By VERNON SMALL deputy political editor
The Government is considering using taxpayers' cash to help Air New Zealand raise capital as an alternative to bids by Qantas and Singapore Airlines for a big slice of the airline.
The proposal first emerged in May but seemed to lose momentum as the Government weighed up the rival foreign bids.
Government sources yesterday refused to rule out some financial help, although they said it would stop short of a direct shareholding in the formerly state-owned flagship carrier.
Air New Zealand's board, seeking to raise the funds needed to modernise the fleet, has endorsed a Singapore Airlines proposal to lift its 25 per cent stake to 49 per cent.
That would require Government approval and faces a strong rival bid by Qantas.
A "status report" from investment bankers Cameron and Co, which has been negotiating on behalf of the Government, will go to the cabinet today.
But it will not include recommendations, said a spokeswoman for Finance Minister Michael Cullen.
She would not comment on reports that a loan of $500 million from the Government, first mooted in the Herald in May, was back on the table.
It was suggested then that a Government capital injection would be by way of capital notes or convertible shares.
A decision is expected from the cabinet on September 3, a day before Air New Zealand is due to release its financial statements.
They are widely expected to include big write-downs in its Ansett Australia subsidiary that could unsettle its bankers if there was no clear path ahead.
The Qantas proposal, which would involve Singapore Airlines selling its 25 per cent stake to Qantas and then buying Ansett from Air New Zealand, has Canberra's backing.
But the Singapore carrier has repeatedly said it would not sell its Air New Zealand shares.
It is understood that in light of Singapore Airline's stance, the Government is keen to consider other options, if only to make it clear that Singapore Airlines does not hold all the cards.
One possibility would be to increase the cap on Singapore's stake to only 35 per cent and help Air New Zealand raise the rest of the cash it needs.
Government sources said this "third way" would not be a bail-out or involve pumping large amounts of money into the airline. It was likely to involve the Government's lending funds, secured as capital notes, or underwriting a capital raising.
But giving strong financial backing to privately owned Air New Zealand to help bolster its Australian arm remains politically unpalatable.

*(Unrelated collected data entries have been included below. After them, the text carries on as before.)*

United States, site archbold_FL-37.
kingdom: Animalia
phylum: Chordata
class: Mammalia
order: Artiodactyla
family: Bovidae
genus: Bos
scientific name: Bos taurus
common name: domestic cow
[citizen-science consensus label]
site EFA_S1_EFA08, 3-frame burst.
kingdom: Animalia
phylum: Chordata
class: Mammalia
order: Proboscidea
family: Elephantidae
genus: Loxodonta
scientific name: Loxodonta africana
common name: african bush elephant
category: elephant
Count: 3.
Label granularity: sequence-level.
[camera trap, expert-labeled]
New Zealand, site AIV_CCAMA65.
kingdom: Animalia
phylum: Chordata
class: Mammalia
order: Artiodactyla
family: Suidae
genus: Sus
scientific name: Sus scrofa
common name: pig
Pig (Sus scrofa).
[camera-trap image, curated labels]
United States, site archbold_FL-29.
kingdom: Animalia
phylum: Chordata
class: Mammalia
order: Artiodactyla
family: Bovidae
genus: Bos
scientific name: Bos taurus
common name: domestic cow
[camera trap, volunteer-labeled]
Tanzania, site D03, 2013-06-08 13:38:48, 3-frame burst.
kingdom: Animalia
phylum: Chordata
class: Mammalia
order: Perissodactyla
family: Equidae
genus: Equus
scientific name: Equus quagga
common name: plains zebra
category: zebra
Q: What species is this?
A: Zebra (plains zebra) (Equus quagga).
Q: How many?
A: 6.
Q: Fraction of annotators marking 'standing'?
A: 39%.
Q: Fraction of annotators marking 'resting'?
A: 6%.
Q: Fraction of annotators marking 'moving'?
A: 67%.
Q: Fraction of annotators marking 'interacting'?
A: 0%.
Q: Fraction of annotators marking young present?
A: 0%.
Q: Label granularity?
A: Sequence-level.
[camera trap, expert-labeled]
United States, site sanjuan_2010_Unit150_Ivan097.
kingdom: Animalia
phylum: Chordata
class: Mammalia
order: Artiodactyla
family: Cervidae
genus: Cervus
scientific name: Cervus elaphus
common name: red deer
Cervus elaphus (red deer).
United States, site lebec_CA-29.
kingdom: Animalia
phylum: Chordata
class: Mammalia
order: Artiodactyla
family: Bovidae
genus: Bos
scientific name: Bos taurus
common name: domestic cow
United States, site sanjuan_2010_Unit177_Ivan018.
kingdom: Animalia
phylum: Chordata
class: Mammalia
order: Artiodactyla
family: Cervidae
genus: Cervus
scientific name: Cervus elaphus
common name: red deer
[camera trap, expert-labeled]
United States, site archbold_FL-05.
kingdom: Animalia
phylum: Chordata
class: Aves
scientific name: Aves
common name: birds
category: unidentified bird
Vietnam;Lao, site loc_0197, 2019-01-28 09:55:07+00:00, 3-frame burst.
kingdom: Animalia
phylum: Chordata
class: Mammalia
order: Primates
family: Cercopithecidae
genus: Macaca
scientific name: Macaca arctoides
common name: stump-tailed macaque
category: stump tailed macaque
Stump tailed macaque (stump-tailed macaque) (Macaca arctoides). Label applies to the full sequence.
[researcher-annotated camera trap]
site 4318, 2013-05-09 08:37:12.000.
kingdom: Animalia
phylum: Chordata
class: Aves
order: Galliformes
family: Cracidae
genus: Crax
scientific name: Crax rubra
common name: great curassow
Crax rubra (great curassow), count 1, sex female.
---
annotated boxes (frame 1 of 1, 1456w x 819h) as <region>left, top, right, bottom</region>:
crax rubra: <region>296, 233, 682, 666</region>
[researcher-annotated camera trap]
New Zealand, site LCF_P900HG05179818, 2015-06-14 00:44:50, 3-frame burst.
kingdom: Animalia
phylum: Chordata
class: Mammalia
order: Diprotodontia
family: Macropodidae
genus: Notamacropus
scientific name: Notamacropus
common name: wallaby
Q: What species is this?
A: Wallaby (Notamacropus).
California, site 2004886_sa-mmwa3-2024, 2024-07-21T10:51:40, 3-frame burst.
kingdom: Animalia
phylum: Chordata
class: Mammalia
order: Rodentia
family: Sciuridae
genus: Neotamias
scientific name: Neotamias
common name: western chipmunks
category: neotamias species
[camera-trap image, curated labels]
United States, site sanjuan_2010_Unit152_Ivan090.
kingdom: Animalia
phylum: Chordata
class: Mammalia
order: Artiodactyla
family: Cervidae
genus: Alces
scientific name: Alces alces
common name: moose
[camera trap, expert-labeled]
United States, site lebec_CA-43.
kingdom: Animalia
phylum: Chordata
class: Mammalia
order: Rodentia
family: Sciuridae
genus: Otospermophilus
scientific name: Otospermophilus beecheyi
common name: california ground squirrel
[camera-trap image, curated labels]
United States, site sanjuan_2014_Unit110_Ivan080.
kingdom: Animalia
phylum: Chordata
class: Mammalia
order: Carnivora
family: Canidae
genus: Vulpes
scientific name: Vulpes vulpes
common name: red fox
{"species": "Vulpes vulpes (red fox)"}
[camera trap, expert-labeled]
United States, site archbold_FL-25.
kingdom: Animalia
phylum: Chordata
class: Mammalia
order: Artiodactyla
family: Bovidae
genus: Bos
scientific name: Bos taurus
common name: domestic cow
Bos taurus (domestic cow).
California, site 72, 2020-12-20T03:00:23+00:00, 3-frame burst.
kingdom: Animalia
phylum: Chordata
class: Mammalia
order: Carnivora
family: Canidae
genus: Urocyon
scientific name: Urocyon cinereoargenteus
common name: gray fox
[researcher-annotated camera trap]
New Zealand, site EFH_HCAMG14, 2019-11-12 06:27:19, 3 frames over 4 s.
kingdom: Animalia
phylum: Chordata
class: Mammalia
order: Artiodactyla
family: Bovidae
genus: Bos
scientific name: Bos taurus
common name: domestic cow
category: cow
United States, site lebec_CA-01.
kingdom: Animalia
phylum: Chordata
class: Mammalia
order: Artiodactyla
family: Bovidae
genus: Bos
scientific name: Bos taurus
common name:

Opposition leader Jenny Shipley yesterday urged the Government to lift the foreign-ownership cap instead.
"At a time when police, hospitals, schools and universities are crying out for more resources, it is incomprehensible that the Government is considering putting taxpayers' money in yet another risky business venture," she said.
"Corporate welfare hasn't worked before; it's not going to work now."
Labour's dithering over the past three months had put the airline at risk and eroded international investor confidence in New Zealand.